Netanyahu’s Perpetual War: Between Power and Collapse

JERUSALEM —
More than four in five Jewish Israelis — 82 percent, according to a June Haaretz poll — now say they support expelling Gazans from the Strip. The figure is overwhelming, and it explains why Prime Minister Benjamin Netanyahu’s popularity has surged during the war. He is more popular than at any point in recent years, his coalition fortified by a Jewish public that backs maximalist measures in Gaza and sees him as the indispensable wartime leader.

For Netanyahu, peace is not a path to security. It is a political execution. By contrast, war serves as the shield behind which he protects himself from accountability.


The Political Machinery of Perpetual War

Netanyahu still faces three indictments — bribery, fraud and breach of trust — tied to alleged quid-pro-quos with media executives and the receipt of lavish gifts. These cases are ongoing. A return to peacetime politics would strip away the emergency halo that insulates him. War sustains it.

Meanwhile, his coalition partners press ever harder. Finance Minister Bezalel Smotrich has rolled out a “victory plan” calling for a tight siege of Gaza City, rapid defeat of Hamas, and an emigration track for Gazans, with long-term Israeli control. National Security Minister Itamar Ben-Gvir insists Israel must “conquer all of Gaza and encourage emigration” while reopening Jewish settlement there.

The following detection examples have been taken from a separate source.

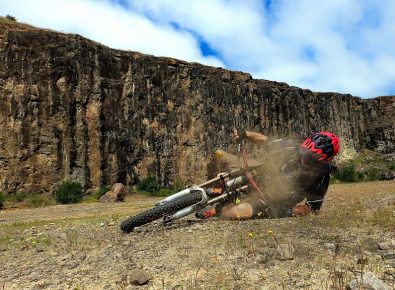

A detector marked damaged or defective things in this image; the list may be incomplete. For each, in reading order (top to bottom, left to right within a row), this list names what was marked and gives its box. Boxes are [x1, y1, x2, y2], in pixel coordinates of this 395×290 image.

crashed mountain bike [119, 146, 276, 232]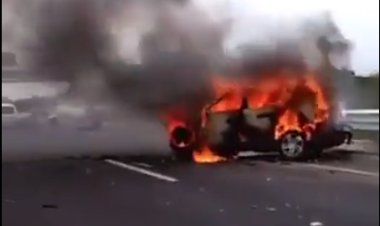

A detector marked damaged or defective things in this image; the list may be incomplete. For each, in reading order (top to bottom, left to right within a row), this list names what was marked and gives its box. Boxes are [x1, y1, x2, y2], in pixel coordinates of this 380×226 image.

burnt wheel [278, 131, 308, 161]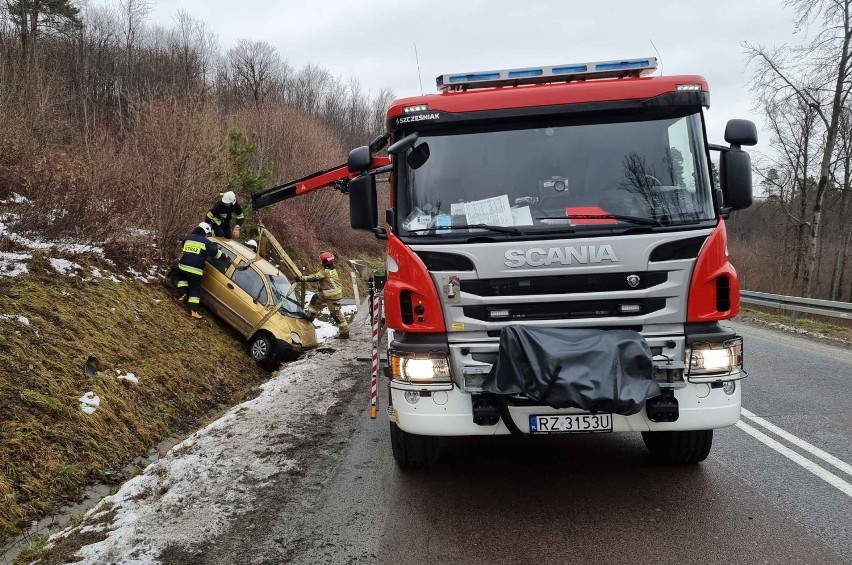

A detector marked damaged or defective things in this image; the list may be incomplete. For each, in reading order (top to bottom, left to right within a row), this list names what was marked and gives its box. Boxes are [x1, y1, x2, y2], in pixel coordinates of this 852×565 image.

gold damaged car [171, 229, 318, 366]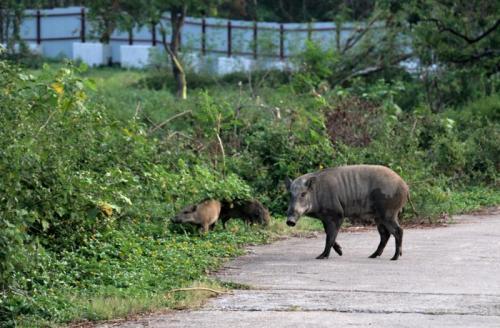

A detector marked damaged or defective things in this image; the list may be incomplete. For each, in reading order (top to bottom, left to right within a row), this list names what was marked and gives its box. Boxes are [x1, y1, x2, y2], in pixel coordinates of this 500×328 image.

cracked pavement [100, 211, 500, 326]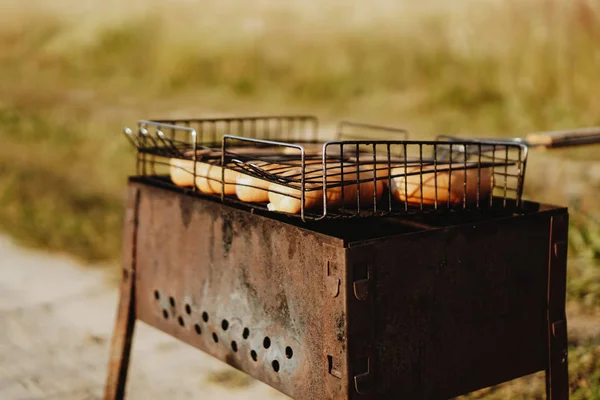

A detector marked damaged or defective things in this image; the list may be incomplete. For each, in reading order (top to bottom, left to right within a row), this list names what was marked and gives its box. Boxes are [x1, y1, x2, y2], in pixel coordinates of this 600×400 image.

rusty metal grill body [105, 179, 568, 400]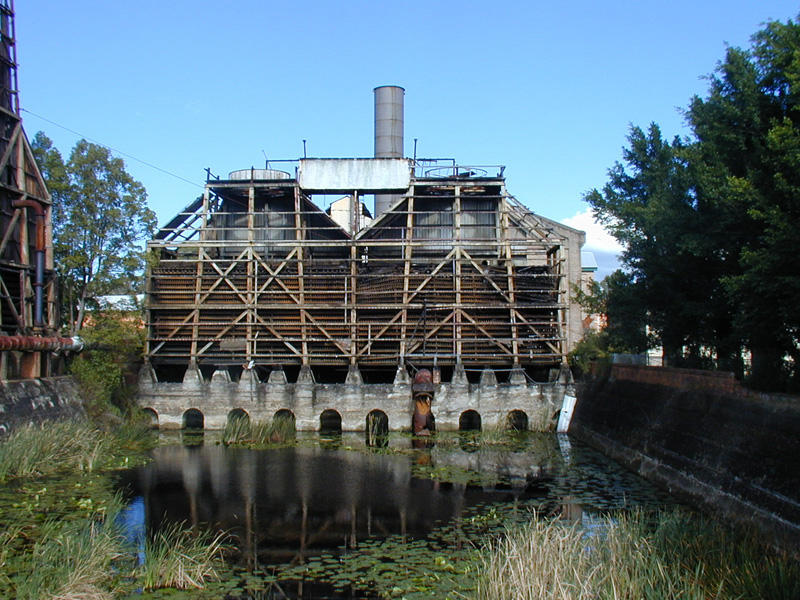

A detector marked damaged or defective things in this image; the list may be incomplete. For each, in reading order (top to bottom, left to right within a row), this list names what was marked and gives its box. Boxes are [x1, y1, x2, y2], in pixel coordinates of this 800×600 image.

corroded metal structure [0, 2, 58, 380]
rusty pipe [12, 199, 46, 326]
corroded metal structure [145, 158, 580, 384]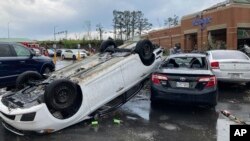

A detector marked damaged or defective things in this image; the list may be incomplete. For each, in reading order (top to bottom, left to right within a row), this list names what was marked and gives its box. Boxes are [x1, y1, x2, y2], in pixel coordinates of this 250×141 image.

overturned white suv [0, 38, 163, 135]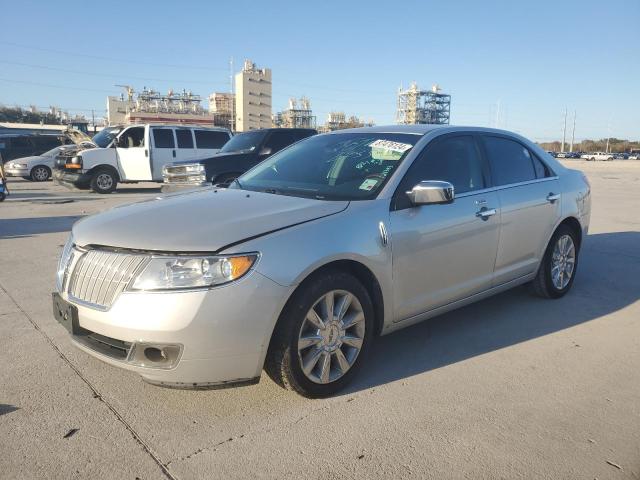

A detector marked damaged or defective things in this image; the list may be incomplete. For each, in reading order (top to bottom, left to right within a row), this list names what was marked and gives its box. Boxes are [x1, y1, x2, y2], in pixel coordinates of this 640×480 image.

crack in pavement [0, 282, 178, 480]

Netanyahu has entertained versions of this agenda himself, with reports of discreet approaches to third countries to accept displaced Gazans.


A Growing but Fragile Cabinet

Likud’s polling has risen modestly since the brief Israel–Iran clash, but Netanyahu’s bloc still struggles to assemble a majority. His reliance on Smotrich and Ben-Gvir binds him to their maximalist rhetoric. Ultra-Orthodox partners have peeled away on conscription disputes, leaving the coalition structurally weaker even as Netanyahu personally projects resilience.


The Fallacy of the “Strongman”

Internationally, Netanyahu drew rare bipartisan praise after Israel’s strike on Iran. Even opposition leader Yair Lapid set aside differences to endorse the operation. At home, the mood is more complex: Israelis simultaneously endorse maximalist options and grow weary of endless conflict.


A Government That Cannot Outlast Its War

The contradiction is stark:

  • Peace means collapse for Netanyahu’s war-bound government.
  • Endless war threatens cohesion as trust in leadership erodes.

Netanyahu’s legal jeopardy waits in the wings. When the fighting ends, the courtroom resumes. Until then, his premiership survives on borrowed time, sustained by a public that overwhelmingly endorses policies once considered unthinkable.